Work request:
Return every line of the listing below word for word, with nothing altered.

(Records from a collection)
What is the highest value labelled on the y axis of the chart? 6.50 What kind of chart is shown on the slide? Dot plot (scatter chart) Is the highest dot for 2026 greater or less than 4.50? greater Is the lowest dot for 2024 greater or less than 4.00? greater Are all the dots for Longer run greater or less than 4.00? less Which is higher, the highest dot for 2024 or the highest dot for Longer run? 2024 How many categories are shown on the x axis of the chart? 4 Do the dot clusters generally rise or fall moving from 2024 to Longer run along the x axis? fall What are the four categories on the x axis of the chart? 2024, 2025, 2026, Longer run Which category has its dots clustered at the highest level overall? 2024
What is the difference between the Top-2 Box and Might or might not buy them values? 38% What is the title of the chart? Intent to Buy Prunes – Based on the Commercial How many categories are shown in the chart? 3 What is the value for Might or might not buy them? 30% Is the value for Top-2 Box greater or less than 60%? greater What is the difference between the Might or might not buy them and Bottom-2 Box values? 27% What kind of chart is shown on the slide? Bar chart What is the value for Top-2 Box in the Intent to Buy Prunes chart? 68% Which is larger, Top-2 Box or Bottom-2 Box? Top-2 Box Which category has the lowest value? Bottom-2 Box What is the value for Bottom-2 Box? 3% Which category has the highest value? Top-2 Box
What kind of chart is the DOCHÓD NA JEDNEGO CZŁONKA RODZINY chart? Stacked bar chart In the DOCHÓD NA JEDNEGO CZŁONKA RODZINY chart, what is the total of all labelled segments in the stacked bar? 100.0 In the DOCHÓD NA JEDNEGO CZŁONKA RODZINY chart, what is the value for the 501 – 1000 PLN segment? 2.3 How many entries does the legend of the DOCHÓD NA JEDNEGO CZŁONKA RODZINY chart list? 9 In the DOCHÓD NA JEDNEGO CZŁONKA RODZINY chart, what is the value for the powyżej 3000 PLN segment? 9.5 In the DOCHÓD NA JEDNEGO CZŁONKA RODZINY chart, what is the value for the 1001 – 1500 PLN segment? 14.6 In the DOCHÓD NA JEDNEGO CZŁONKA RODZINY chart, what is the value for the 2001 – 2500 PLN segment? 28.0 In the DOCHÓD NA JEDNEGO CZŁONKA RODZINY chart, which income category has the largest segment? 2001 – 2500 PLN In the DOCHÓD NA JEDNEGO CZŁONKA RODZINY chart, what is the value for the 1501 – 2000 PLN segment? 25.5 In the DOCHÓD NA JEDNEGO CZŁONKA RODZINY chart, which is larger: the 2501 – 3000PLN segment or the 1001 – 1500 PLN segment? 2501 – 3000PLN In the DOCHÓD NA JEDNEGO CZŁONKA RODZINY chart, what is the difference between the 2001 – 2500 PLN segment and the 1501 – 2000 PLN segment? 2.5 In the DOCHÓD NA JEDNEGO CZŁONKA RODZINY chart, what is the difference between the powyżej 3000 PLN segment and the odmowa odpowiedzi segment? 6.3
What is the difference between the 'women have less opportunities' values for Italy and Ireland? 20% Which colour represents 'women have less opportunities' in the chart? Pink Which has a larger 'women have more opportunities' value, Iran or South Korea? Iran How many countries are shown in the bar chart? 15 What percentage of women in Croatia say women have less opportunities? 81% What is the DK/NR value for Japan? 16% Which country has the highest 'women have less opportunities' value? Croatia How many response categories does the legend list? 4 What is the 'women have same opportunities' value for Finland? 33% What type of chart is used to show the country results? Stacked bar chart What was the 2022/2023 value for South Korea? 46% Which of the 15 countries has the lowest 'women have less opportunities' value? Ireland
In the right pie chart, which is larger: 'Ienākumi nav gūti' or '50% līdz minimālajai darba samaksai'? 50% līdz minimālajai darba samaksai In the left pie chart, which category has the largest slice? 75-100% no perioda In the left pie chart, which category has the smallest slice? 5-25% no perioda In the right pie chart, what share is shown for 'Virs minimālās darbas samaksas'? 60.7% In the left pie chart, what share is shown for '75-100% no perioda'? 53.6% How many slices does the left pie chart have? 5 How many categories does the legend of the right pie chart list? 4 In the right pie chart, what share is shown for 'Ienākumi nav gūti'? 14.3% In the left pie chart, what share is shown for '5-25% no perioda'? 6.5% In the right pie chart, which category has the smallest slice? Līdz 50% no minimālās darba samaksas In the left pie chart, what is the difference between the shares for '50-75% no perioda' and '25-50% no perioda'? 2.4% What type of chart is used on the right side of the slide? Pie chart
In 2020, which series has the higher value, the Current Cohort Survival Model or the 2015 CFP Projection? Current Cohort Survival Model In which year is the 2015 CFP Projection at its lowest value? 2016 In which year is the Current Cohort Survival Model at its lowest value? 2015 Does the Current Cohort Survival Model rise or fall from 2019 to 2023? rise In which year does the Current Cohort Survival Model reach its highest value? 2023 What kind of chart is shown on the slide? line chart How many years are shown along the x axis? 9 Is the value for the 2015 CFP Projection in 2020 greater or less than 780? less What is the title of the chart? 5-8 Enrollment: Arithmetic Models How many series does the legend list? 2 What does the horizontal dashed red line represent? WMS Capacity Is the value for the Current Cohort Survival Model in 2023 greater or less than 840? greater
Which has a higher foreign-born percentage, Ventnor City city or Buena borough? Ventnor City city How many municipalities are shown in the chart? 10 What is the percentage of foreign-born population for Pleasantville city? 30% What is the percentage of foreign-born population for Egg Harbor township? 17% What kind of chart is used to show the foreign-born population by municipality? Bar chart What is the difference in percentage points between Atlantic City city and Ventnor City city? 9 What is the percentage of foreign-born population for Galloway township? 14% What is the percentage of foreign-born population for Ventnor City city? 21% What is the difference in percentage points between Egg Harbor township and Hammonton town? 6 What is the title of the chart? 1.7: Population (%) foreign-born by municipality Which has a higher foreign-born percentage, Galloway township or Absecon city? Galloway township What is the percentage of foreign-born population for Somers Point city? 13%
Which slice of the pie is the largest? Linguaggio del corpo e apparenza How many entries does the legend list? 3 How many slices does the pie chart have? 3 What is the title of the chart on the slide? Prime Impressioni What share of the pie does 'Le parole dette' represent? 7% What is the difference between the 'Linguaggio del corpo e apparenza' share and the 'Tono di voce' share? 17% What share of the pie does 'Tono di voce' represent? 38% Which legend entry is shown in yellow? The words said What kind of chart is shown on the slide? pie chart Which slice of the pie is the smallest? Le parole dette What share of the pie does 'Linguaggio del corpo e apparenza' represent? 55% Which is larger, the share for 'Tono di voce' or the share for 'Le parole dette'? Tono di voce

Result of the task:
What is the highest value labelled on the y axis of the chart? 6.50 What kind of chart is shown on the slide? Dot plot (scatter chart) Is the highest dot for 2026 greater or less than 4.50? greater Is the lowest dot for 2024 greater or less than 4.00? greater Are all the dots for Longer run greater or less than 4.00? less Which is higher, the highest dot for 2024 or the highest dot for Longer run? 2024 How many categories are shown on the x axis of the chart? 4 Do the dot clusters generally rise or fall moving from 2024 to Longer run along the x axis? fall What are the four categories on the x axis of the chart? 2024, 2025, 2026, Longer run Which category has its dots clustered at the highest level overall? 2024
What is the difference between the Top-2 Box and Might or might not buy them values? 38% What is the title of the chart? Intent to Buy Prunes – Based on the Commercial How many categories are shown in the chart? 3 What is the value for Might or might not buy them? 30% Is the value for Top-2 Box greater or less than 60%? greater What is the difference between the Might or might not buy them and Bottom-2 Box values? 27% What kind of chart is shown on the slide? Bar chart What is the value for Top-2 Box in the Intent to Buy Prunes chart? 68% Which is larger, Top-2 Box or Bottom-2 Box? Top-2 Box Which category has the lowest value? Bottom-2 Box What is the value for Bottom-2 Box? 3% Which category has the highest value? Top-2 Box
What kind of chart is the DOCHÓD NA JEDNEGO CZŁONKA RODZINY chart? Stacked bar chart In the DOCHÓD NA JEDNEGO CZŁONKA RODZINY chart, what is the total of all labelled segments in the stacked bar? 100.0 In the DOCHÓD NA JEDNEGO CZŁONKA RODZINY chart, what is the value for the 501 – 1000 PLN segment? 2.3 How many entries does the legend of the DOCHÓD NA JEDNEGO CZŁONKA RODZINY chart list? 9 In the DOCHÓD NA JEDNEGO CZŁONKA RODZINY chart, what is the value for the powyżej 3000 PLN segment? 9.5 In the DOCHÓD NA JEDNEGO CZŁONKA RODZINY chart, what is the value for the 1001 – 1500 PLN segment? 14.6 In the DOCHÓD NA JEDNEGO CZŁONKA RODZINY chart, what is the value for the 2001 – 2500 PLN segment? 28.0 In the DOCHÓD NA JEDNEGO CZŁONKA RODZINY chart, which income category has the largest segment? 2001 – 2500 PLN In the DOCHÓD NA JEDNEGO CZŁONKA RODZINY chart, what is the value for the 1501 – 2000 PLN segment? 25.5 In the DOCHÓD NA JEDNEGO CZŁONKA RODZINY chart, which is larger: the 2501 – 3000PLN segment or the 1001 – 1500 PLN segment? 2501 – 3000PLN In the DOCHÓD NA JEDNEGO CZŁONKA RODZINY chart, what is the difference between the 2001 – 2500 PLN segment and the 1501 – 2000 PLN segment? 2.5 In the DOCHÓD NA JEDNEGO CZŁONKA RODZINY chart, what is the difference between the powyżej 3000 PLN segment and the odmowa odpowiedzi segment? 6.3
What is the difference between the 'women have less opportunities' values for Italy and Ireland? 20% Which colour represents 'women have less opportunities' in the chart? Pink Which has a larger 'women have more opportunities' value, Iran or South Korea? Iran How many countries are shown in the bar chart? 15 What percentage of women in Croatia say women have less opportunities? 81% What is the DK/NR value for Japan? 16% Which country has the highest 'women have less opportunities' value? Croatia How many response categories does the legend list? 4 What is the 'women have same opportunities' value for Finland? 33% What type of chart is used to show the country results? Stacked bar chart What was the 2022/2023 value for South Korea? 46% Which of the 15 countries has the lowest 'women have less opportunities' value? Ireland
In the right pie chart, which is larger: 'Ienākumi nav gūti' or '50% līdz minimālajai darba samaksai'? 50% līdz minimālajai darba samaksai In the left pie chart, which category has the largest slice? 75-100% no perioda In the left pie chart, which category has the smallest slice? 5-25% no perioda In the right pie chart, what share is shown for 'Virs minimālās darbas samaksas'? 60.7% In the left pie chart, what share is shown for '75-100% no perioda'? 53.6% How many slices does the left pie chart have? 5 How many categories does the legend of the right pie chart list? 4 In the right pie chart, what share is shown for 'Ienākumi nav gūti'? 14.3% In the left pie chart, what share is shown for '5-25% no perioda'? 6.5% In the right pie chart, which category has the smallest slice? Līdz 50% no minimālās darba samaksas In the left pie chart, what is the difference between the shares for '50-75% no perioda' and '25-50% no perioda'? 2.4% What type of chart is used on the right side of the slide? Pie chart
In 2020, which series has the higher value, the Current Cohort Survival Model or the 2015 CFP Projection? Current Cohort Survival Model In which year is the 2015 CFP Projection at its lowest value? 2016 In which year is the Current Cohort Survival Model at its lowest value? 2015 Does the Current Cohort Survival Model rise or fall from 2019 to 2023? rise In which year does the Current Cohort Survival Model reach its highest value? 2023 What kind of chart is shown on the slide? line chart How many years are shown along the x axis? 9 Is the value for the 2015 CFP Projection in 2020 greater or less than 780? less What is the title of the chart? 5-8 Enrollment: Arithmetic Models How many series does the legend list? 2 What does the horizontal dashed red line represent? WMS Capacity Is the value for the Current Cohort Survival Model in 2023 greater or less than 840? greater
Which has a higher foreign-born percentage, Ventnor City city or Buena borough? Ventnor City city How many municipalities are shown in the chart? 10 What is the percentage of foreign-born population for Pleasantville city? 30% What is the percentage of foreign-born population for Egg Harbor township? 17% What kind of chart is used to show the foreign-born population by municipality? Bar chart What is the difference in percentage points between Atlantic City city and Ventnor City city? 9 What is the percentage of foreign-born population for Galloway township? 14% What is the percentage of foreign-born population for Ventnor City city? 21% What is the difference in percentage points between Egg Harbor township and Hammonton town? 6 What is the title of the chart? 1.7: Population (%) foreign-born by municipality Which has a higher foreign-born percentage, Galloway township or Absecon city? Galloway township What is the percentage of foreign-born population for Somers Point city? 13%
Which slice of the pie is the largest? Linguaggio del corpo e apparenza How many entries does the legend list? 3 How many slices does the pie chart have? 3 What is the title of the chart on the slide? Prime Impressioni What share of the pie does 'Le parole dette' represent? 7% What is the difference between the 'Linguaggio del corpo e apparenza' share and the 'Tono di voce' share? 17% What share of the pie does 'Tono di voce' represent? 38% Which legend entry is shown in yellow? The words said What kind of chart is shown on the slide? pie chart Which slice of the pie is the smallest? Le parole dette What share of the pie does 'Linguaggio del corpo e apparenza' represent? 55% Which is larger, the share for 'Tono di voce' or the share for 'Le parole dette'? Tono di voce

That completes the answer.